Only an exact repetition of the lines from the one holding "Fladen Eco Kompozit Spin Kamış 240 (10-30G)" to the end of the data is wanted, with pictures left out.

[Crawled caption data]
▼

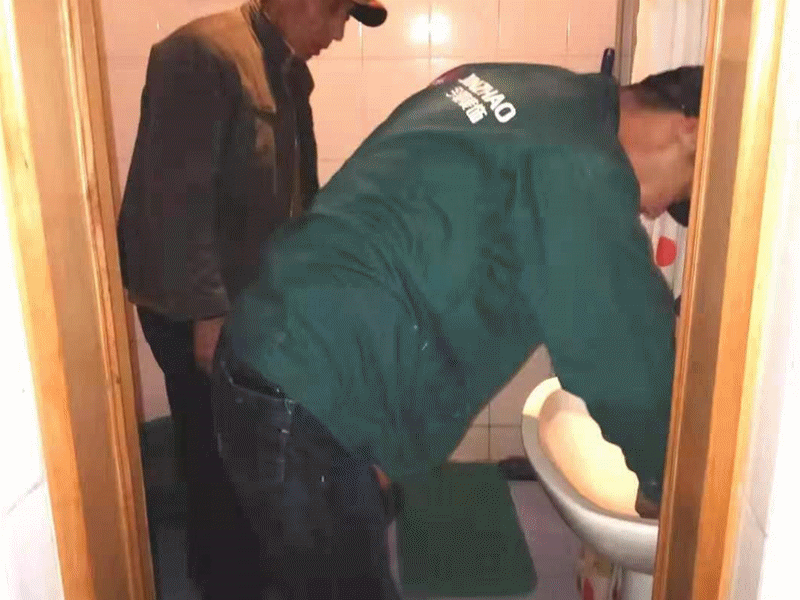 西安留白裝飾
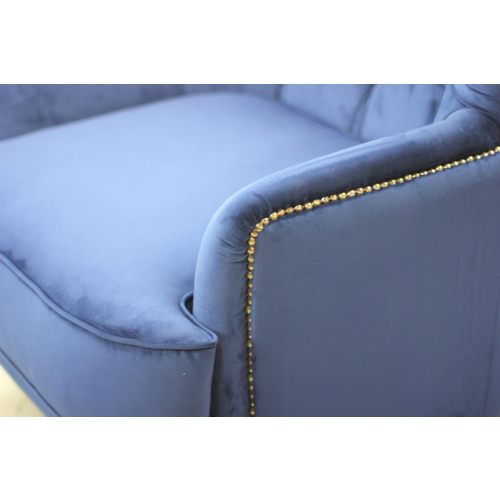 Кресло для холла "Octavia"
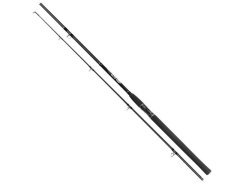 Fladen Eco Kompozit Spin Kamış 240 (10-30G)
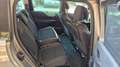 Peugeot 5008 5008 1,6 e-HDi 115 FAP ASG6 Active Active Grau - thumbnail 5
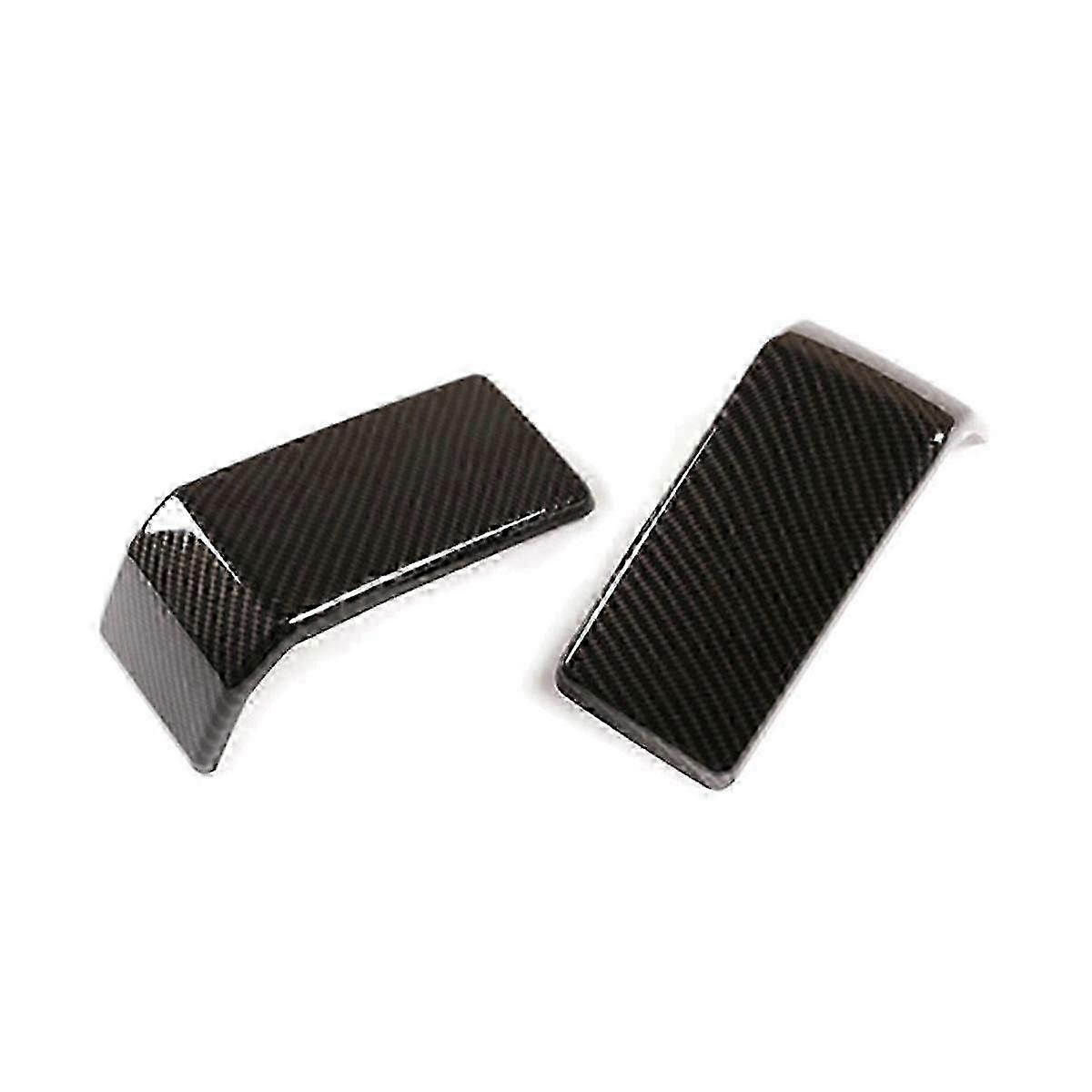 2 Pack Suitable For 2019-2020 G W463 G350 G55 G63 Bumper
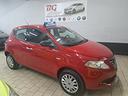 lancia-ypsilon-0-9-twinair-85-cv-metano-ecochic-20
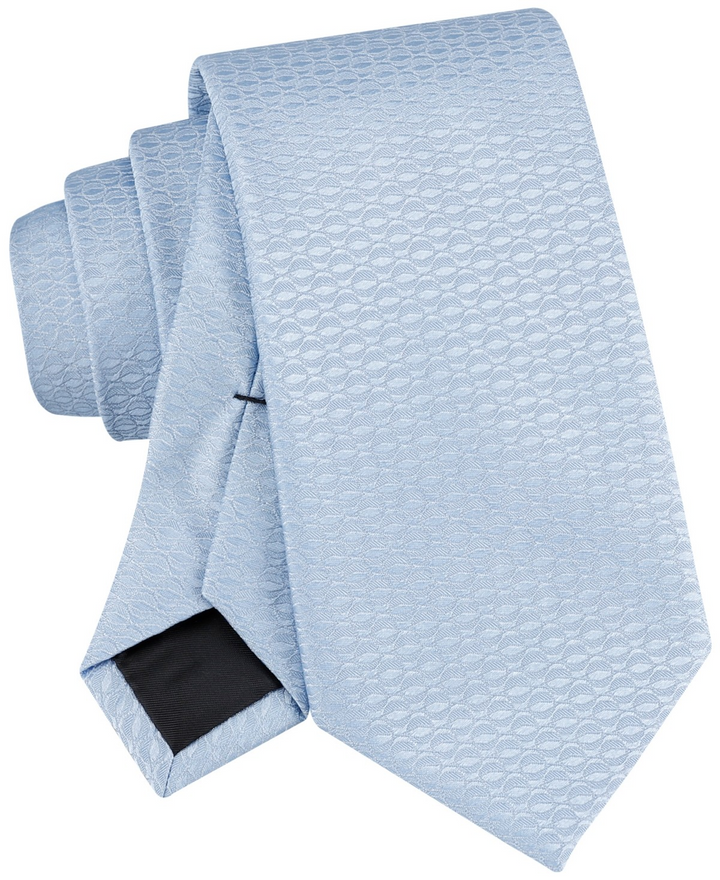 Translation missing: en.Calvin Klein Men's Premium Ties Assorted Business Wedding Formal New Fast Ship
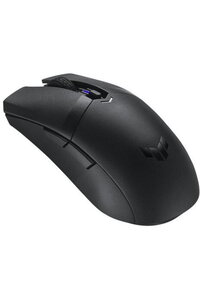 Imaginea produsului asociat ASUS Mouse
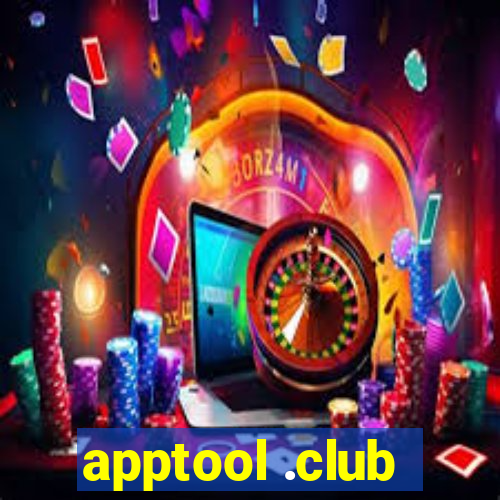 apptool .club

▲

(PROBLEM SOLUTION)
 Fladen Eco Kompozit Spin Kamış 240 (10-30G)
 Peugeot 5008 5008 1,6 e-HDi 115 FAP ASG6 Active Active Grau - thumbnail 5
 2 Pack Suitable For 2019-2020 G W463 G350 G55 G63 Bumper
 lancia-ypsilon-0-9-twinair-85-cv-metano-ecochic-20
 Translation missing: en.Calvin Klein Men's Premium Ties Assorted Business Wedding Formal New Fast Ship
 Imaginea produsului asociat ASUS Mouse
 apptool .club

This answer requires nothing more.